Without ever mentioning it by name, the Commissioner also dealt a blow to the proposed extension of PATCO commuter rail into Gloucester County during his testimony. In the context of potential cost savings for the Transportation Trust Fund, Simpson said that proposed light rail extensions currently slated for TTF funding should be evaluated for their utility as transportation projects, rather than for political reasons, and that Bus Rapid Transit (BRT) could potentially be just as effective. He noted that the days of “build it and they will come” are over with regard to rail lines (a likely reference to the Camden to Trenton River Line), and suggested that the project should seek federal funding under the revised New Starts rules, which would be more favorable to NJ projects than previous rules (which Simpson was in charge of as the Administrator of the Federal Transit Administration under President Bush).
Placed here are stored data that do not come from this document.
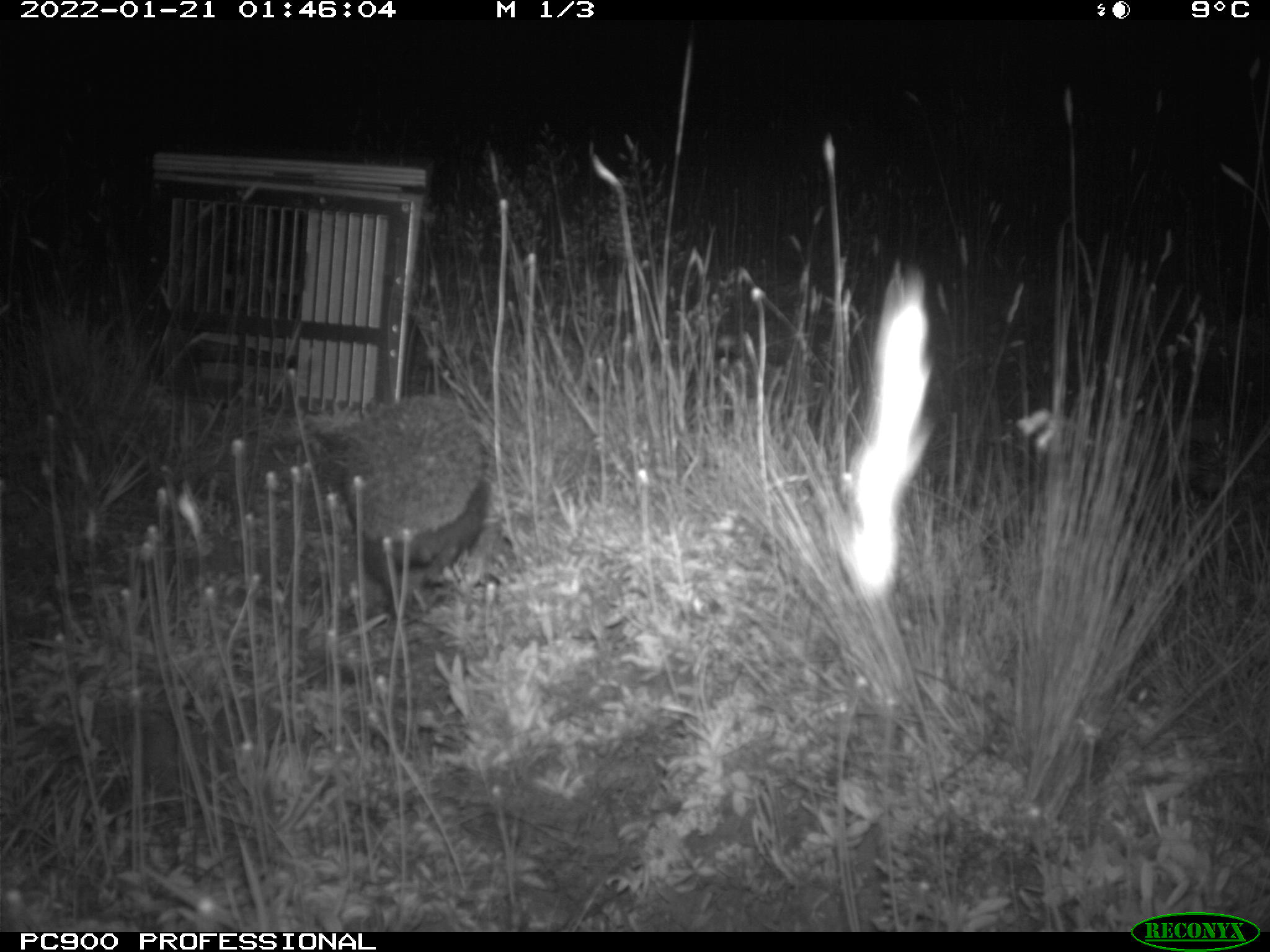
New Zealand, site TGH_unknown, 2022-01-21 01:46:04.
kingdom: Animalia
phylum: Chordata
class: Mammalia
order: Eulipotyphla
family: Erinaceidae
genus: Erinaceus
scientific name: Erinaceus europaeus europaeus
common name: european hedgehog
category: hedgehog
These statements comport with statements Commissioner Simpson made during an interview with the Philadelphia Inquirer several weeks ago, when he said “The transportation system is broken. Politics drives the spending. There’s a lot of pork and payoffs: ‘Give me a rail project in the north and I’ll give you a rail project in the south.’ “
This comes as PATCO and the DRPA are moving forward with the rail line, holding public meetings to discuss the environmental impact statement (EIS), which is the next phase in the project.